En su dimensión universal, el fin del amor es la restitución de la perfección originaria: siendo el universo «amoroso», producido por Dios mediante el amor, Dios lo ama como un padre a su hijo, no para deleitarse en la unión con el amado, sino para que el universo llegue a su mayor grado de perfección.

A su vez, el universo devuelve ese amor mediante la perfección relativa de cada uno de sus elementos, ordenados jerárquicamente, en escala. Todos los actos o movimientos que se llevan a cabo en el universo pueden ser corpóreos o intelectuales, tendentes hacia la materia o hacia el espíritu, cada uno en su esfera propia. El «simulacro» que resume ese proceso es el del círculo, dividido en dos semicírculos, uno descendiente, desde el Sumo productor a la materia prima, y otro ascendente, de la materia prima a la divinidad. Esta primera imagen, estática, no es la definitiva, sino se redobla en el homólogo círculo dinámico de los amores, desde el más bello al menos bello y desde el menos bello al más bello, para hacerlos participar de la hermosura de Dios.

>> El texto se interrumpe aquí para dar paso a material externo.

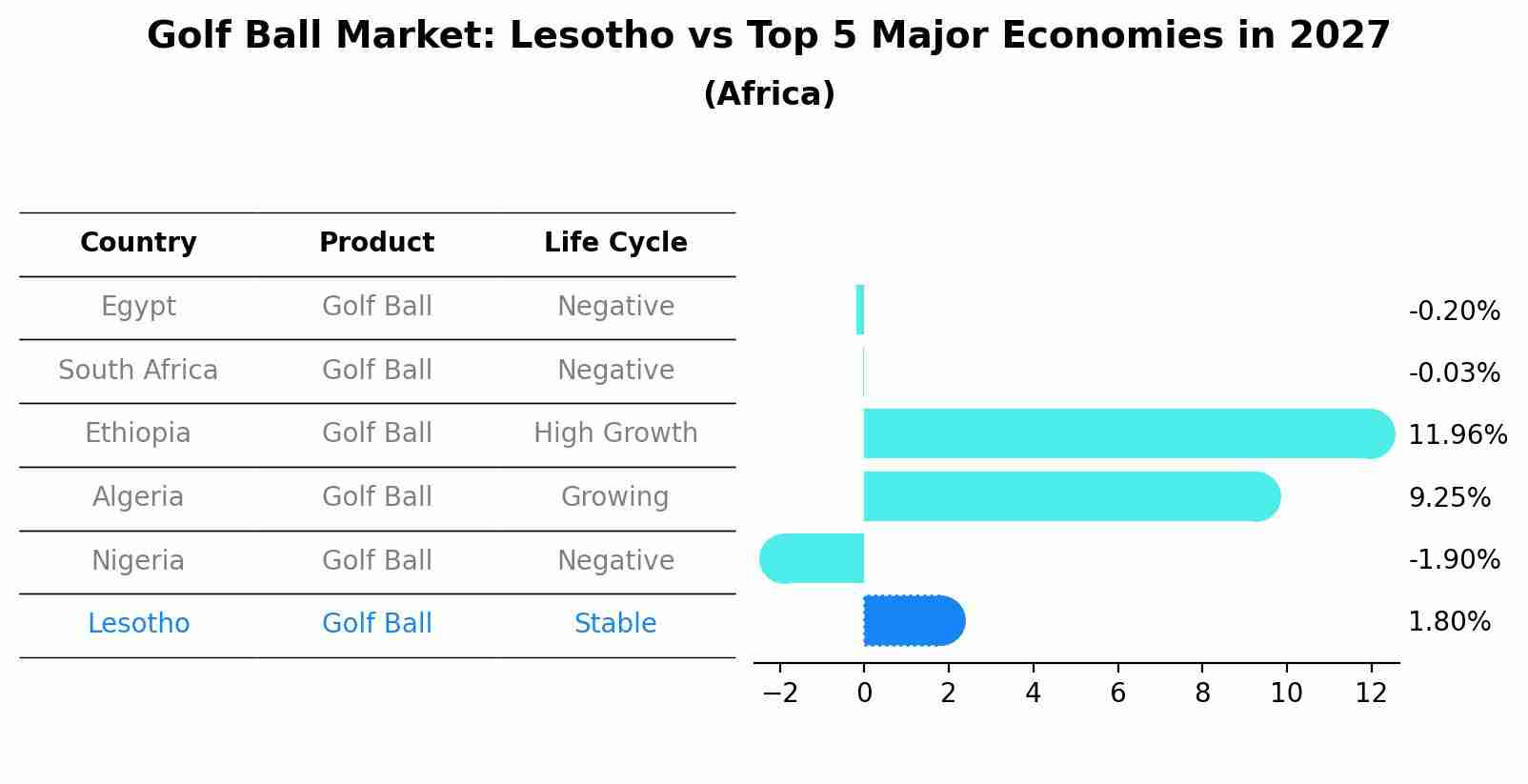 Golf Ball Market: Lesotho vs Top 5 Major Economies in 2027
(Africa)

| Country | Product | Life Cycle |
|---|---|---|
| Egypt | Golf Ball | Negative |
| South Africa | Golf Ball | Negative |
| Ethiopia | Golf Ball | High Growth |
| Algeria | Golf Ball | Growing |
| Nigeria | Golf Ball | Negative |
| Lesotho | Golf Ball | Stable |

-0.20%
-0.03%
11.96%
9.25%
-1.90%
1.80%

−2 0 2 4 6 8 10 12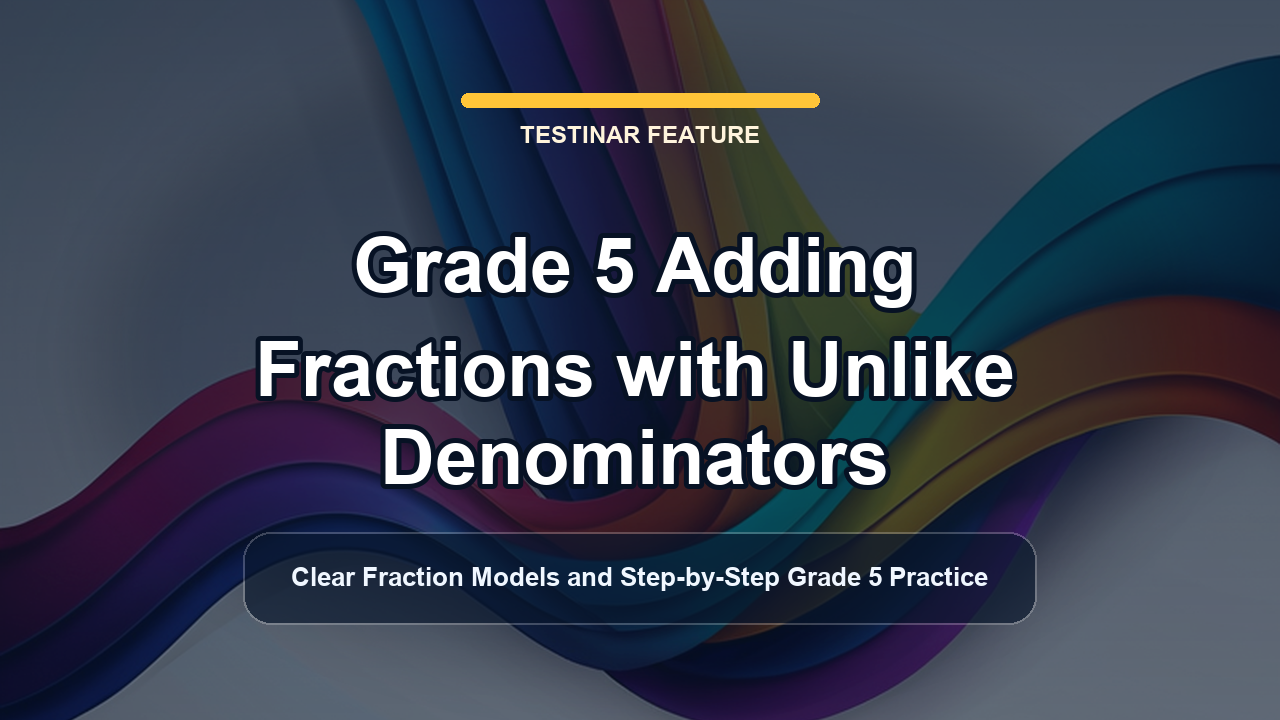 TESTINAR FEATURE

Grade 5 Adding Fractions with Unlike Denominators

Clear Fraction Models and Step-by-Step Grade 5 Practice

La imagen que cierra los Diálogos es la de la «Gran Cadena del Ser», una idea secular que estuvo en pleno vigor hasta el siglo XVIII, construida a partir de la lectura de Platón, recogida y sistematizada por los neoplatónicos y sus herederos árabes y judíos y central en las doctrinas de Pico y Ficino.

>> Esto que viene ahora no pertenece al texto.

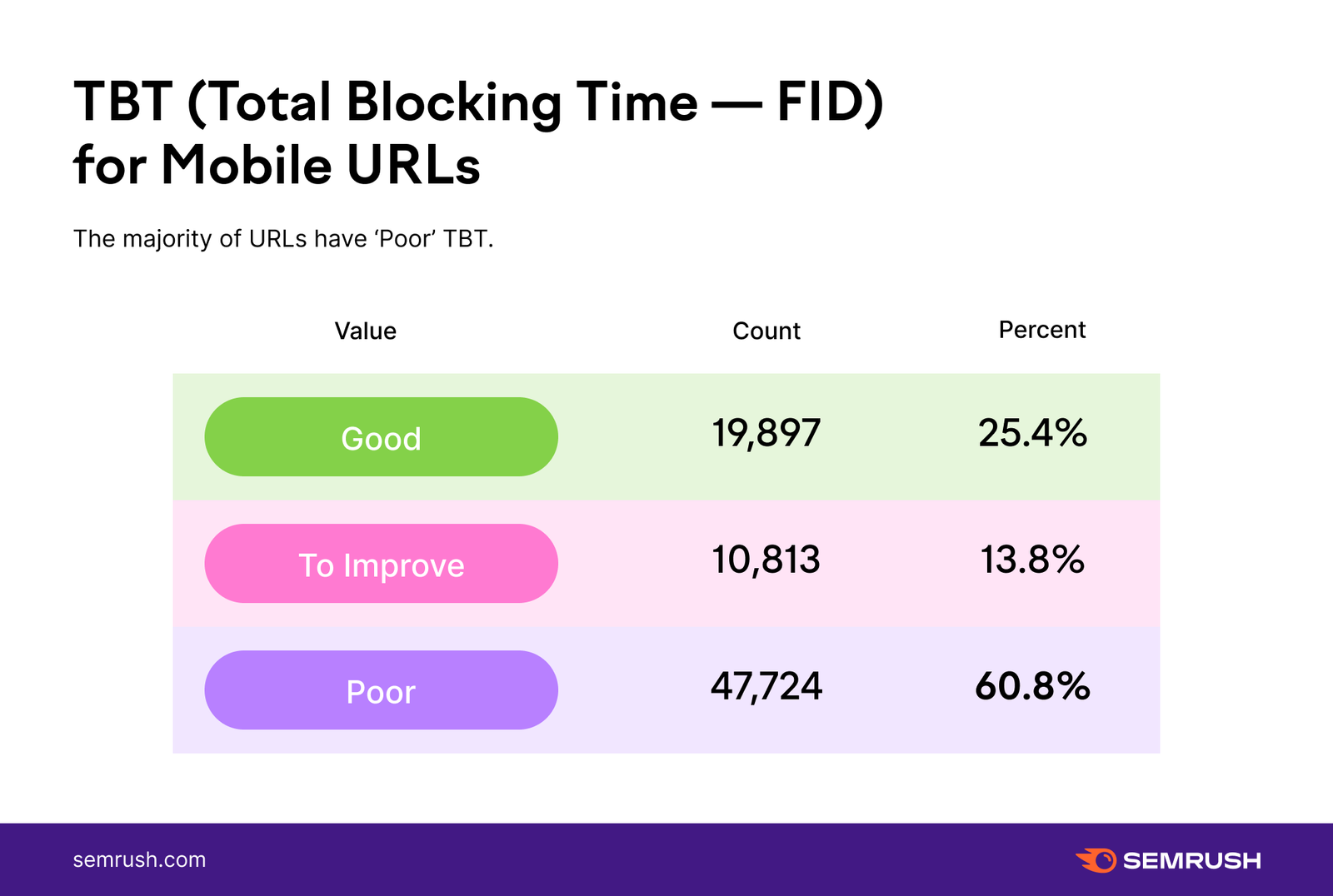 TBT (Total Blocking Time — FID) for Mobile URLs

The majority of URLs have ‘Poor’ TBT.

| Value | Count | Percent |
|---|---|---|
| Good | 19,897 | 25.4% |
| To Improve | 10,813 | 13.8% |
| Poor | 47,724 | 60.8% |

semrush.com

SEMRUSH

En el centro de ese círculo animado, como simulacro de todo el universo, se emplaza el hombre, en cuyo entendimiento se distinguen cuatro grados: humano, copulativo, angélico y divino. En virtud de tal jerarquía, el hombre puede participar de la luz divina, desgarrando el velo de la materia y pasando de la potencia al puro acto, en «copulación» del intelecto posible y el intelecto agente, como recuerda el testimonio de quienes murieron de un beso de Dios. Pero esta rara felicidad suprema está siempre amenazada por el lastre de la materia, de modo que la síntesis del hombre es problemática, como demuestra la comparación del alma humana con la luna, variable, compuesta de la unidad y estabilidad del intelecto y de la diversidad y mutación de la materia lo que es la suprema felicidad.

Así, bajo el signo doble de la carencia y el deseo, se alza el «espléndido alcázar de la filografía» (Menéndez Pelayo) que el Inca Garcilaso convirtió en clásico de nuestra lengua20.